**TASK INSTRUCTIONS:**
Quote the records below word for word, starting at the line that contains "How far is the green" and continuing through the end of the records, and leave the pictures out of your answer.

★ ★ ★

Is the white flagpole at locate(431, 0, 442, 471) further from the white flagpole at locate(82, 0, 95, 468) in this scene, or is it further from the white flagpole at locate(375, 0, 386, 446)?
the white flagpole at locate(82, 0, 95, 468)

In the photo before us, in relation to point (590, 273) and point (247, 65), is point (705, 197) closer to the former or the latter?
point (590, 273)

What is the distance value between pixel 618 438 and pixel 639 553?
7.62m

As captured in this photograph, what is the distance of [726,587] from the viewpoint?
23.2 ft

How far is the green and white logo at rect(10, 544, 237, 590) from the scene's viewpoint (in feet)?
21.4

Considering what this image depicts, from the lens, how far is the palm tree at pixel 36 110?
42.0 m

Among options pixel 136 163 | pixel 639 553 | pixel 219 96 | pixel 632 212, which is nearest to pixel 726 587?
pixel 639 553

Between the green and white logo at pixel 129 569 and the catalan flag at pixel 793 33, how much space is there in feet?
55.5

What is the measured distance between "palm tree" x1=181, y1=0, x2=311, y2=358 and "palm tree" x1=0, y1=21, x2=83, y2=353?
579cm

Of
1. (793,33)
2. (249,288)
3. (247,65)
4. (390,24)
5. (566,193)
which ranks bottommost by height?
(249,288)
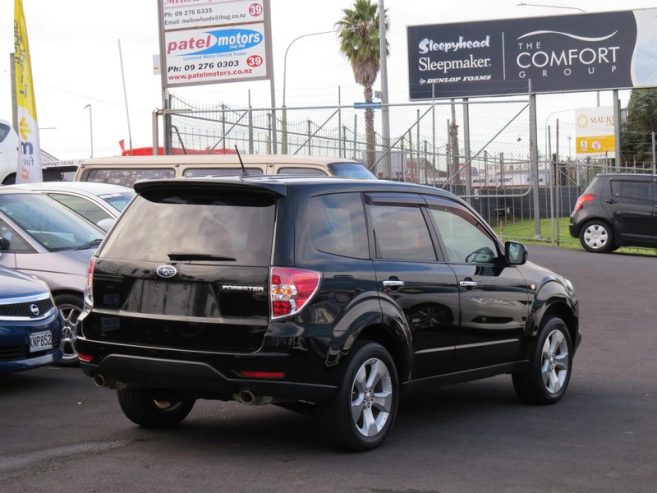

★ ★ ★

**EXERCISE RESULT:**
How far is the green and white logo at rect(10, 544, 237, 590) from the scene's viewpoint (in feet)?
21.4

Considering what this image depicts, from the lens, how far is the palm tree at pixel 36 110?
42.0 m

Among options pixel 136 163 | pixel 639 553 | pixel 219 96 | pixel 632 212, which is nearest to pixel 726 587?
pixel 639 553

Between the green and white logo at pixel 129 569 and the catalan flag at pixel 793 33, how much space is there in feet?
55.5

What is the measured distance between "palm tree" x1=181, y1=0, x2=311, y2=358 and "palm tree" x1=0, y1=21, x2=83, y2=353?
579cm

Of
1. (793,33)
2. (249,288)
3. (247,65)
4. (390,24)
5. (566,193)
which ranks bottommost by height?
(249,288)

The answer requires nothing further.